Para quem reside em áreas periféricas, muitas vezes o deslocamento entre o trabalho e a casa ou de casa para o trabalho é um esforço hercúleo, considerando as violências cotidianas a que somos submetidas. Por exemplo, as mulheres que trabalham em shoppings frequentemente são obrigadas a se deslocarem para as suas casas após a meia-noite; lembremos o caso de uma trabalhadora de São Paulo que sofreu violência após sair do shopping onde trabalhava. Ela foi dada como desaparecida pela família e seu corpo somente foi localizado alguns dias depois. Lembro que a mídia chegou a culpar uma pessoa da família por não buscá-la no trajeto do trabalho para a casa, mas ninguém questionou a escala de trabalho imposta pelo shopping, que coloca em risco as trabalhadoras na violência cotidiana de uma grande metrópole. As empresas deveriam ser obrigadas a fornecer transporte para as trabalhadoras ao exigirem que elas se desloquem para suas casas após às 22 horas.

## [DESCRIÇÃO DO PROBLEMA]
Continue o texto sobre a volta das trabalhadoras para casa tarde da noite, começando logo depois da última frase.

## [DADOS FORNECIDOS]
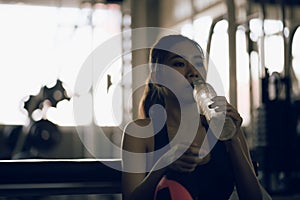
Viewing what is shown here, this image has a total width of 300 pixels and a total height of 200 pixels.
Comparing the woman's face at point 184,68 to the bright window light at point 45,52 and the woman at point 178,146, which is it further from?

## [RESULTADO DO EXERCÍCIO]
É preciso considerar o tempo de deslocamento e as condições ambientais de trabalho. Possuir um trabalho formal não é garantia de que se tenha um trabalho não precário. A classe trabalhadora vem sofrendo um processo acelerado de precarização das condições de trabalho, com exposições a substâncias químicas, a agentes físicos e biológicos, a cancerígenos, a formas de organização e gestão do trabalho violentas e opressoras (o etarismo, o capacitismo, o sexismo, o racismo), causadoras de adoecimentos e acidentes de trabalho.
IHU – Que relações estabelece entre a jornada 6×1 e o aparecimento de transtornos mentais, sofrimento psíquico e aumento de acidentes de trabalho entre as mulheres?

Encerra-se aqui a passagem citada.